Slowdown Hits the Pond

Daily Mail (London), November 2, 2000 | Go to article overview

Slowdown Hits the Pond


Byline: ALEX BRUMMER

THE pound took a rare battering against the euro on the foreign exchanges after the latest batch of surveys suggested that Britain's economy, like that of the US, may be slowing more quickly than expected.

The CBI reports that retail sales were all but flat last month. Moreover, the manufacturing sector appears to be in the doldrums With the Bank of England's Monetary Policy Committee gathering next week and release of the next Inflation Report due on November 16, the betting on the markets is that interest rates may have peaked at 6pc.

This conveniently forgets the last inflation report which showed price rises exceeding the 2.5pc target two years out, unless there were a further tightening of policy.

Certainly, in terms of the strength of the economy, the MPC does not appear to have much to worry about.

The CBI survey of distributive trades shows that sales slowed for the third month in a row - not very good news for shares in the struggling retail sector.

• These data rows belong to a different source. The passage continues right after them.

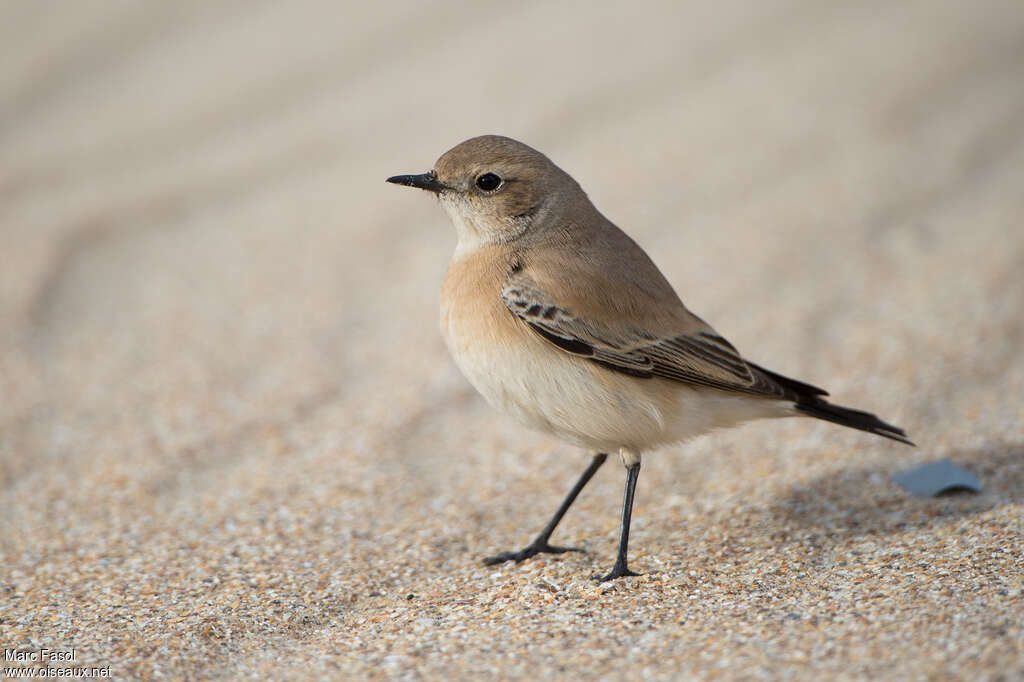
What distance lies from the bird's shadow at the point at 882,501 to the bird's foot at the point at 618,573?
73 cm

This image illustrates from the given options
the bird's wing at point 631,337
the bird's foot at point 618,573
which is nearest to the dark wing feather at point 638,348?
the bird's wing at point 631,337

The mid-market, dominated by Marks & Spencer, could be in for further punishment.

It is not helped by the constant drumbeat of bad publicity, added to by last night's Money Programme.

The one retail sector which is booming is discounting. The CBI reports that 'competitive pressures remain strong and price cuts continue unabated'.

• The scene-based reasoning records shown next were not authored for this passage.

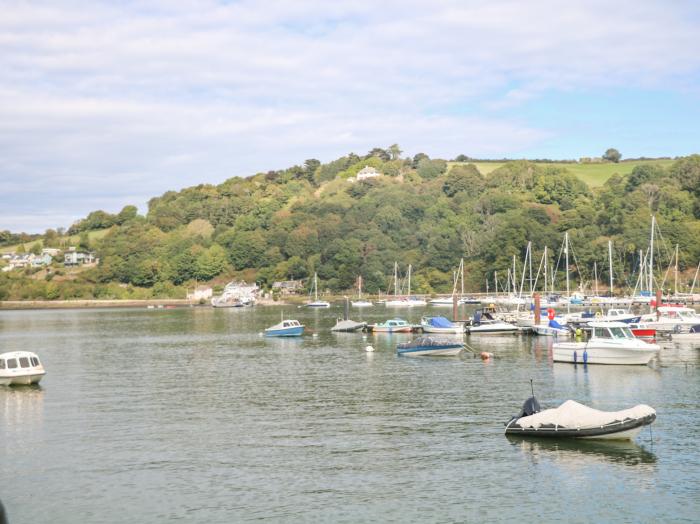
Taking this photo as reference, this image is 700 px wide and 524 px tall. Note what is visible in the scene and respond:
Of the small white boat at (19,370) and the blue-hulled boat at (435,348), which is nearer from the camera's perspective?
the small white boat at (19,370)

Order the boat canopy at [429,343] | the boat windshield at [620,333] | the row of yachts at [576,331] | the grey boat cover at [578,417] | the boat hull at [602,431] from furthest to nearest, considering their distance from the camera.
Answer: the boat canopy at [429,343] < the boat windshield at [620,333] < the row of yachts at [576,331] < the grey boat cover at [578,417] < the boat hull at [602,431]

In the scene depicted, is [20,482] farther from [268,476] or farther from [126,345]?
[126,345]

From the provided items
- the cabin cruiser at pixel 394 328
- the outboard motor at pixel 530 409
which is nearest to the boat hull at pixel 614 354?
the outboard motor at pixel 530 409

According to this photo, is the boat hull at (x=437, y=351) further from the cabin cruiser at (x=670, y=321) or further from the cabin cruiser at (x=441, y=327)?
the cabin cruiser at (x=670, y=321)

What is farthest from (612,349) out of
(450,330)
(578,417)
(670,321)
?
(450,330)

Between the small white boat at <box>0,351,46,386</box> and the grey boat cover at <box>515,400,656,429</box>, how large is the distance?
36866 mm

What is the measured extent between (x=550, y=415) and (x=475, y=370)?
84.3 feet

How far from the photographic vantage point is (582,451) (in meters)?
35.4

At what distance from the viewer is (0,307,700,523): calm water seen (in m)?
29.1

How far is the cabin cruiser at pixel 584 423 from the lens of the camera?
35.9m

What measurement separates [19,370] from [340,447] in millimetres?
30611

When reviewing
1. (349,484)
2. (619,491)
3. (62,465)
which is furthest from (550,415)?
(62,465)

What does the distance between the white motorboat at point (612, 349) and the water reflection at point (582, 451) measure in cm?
2552

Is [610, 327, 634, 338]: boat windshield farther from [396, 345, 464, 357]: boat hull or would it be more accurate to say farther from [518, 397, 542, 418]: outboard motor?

That is good for the newcomers to the sector, notably Matalan, which unsheathed a 72pc rise in half-year profits and lots more expansion.

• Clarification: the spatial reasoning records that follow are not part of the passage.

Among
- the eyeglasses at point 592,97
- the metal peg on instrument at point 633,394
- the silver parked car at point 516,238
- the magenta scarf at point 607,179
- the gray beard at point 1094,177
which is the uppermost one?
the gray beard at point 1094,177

It is not just retail which is struggling. The Purchasing Managers Index slipped below the 50pc benchmark in September. Such a reading normally means the economy is slowing - though confidence may have been shaken last month by the fuel blockades.

The reality is that external factors could change the whole direction of the economy.

The oil price, up from $11 a barrel in early 1999 to $31, is at a 15-year high in real terms.

Undoubtedly, this will have an impact on growth in heavy oil consuming countries.

The only question is how much: the latest National Institute economic review projects growth will be affected by 0.2pc in this calendar year and 0.4pc next among the industrial countries.

There is some evidence to suggest that higher oil prices contributed as much as interest rates to the rapid slowing in US growth in the third quarter.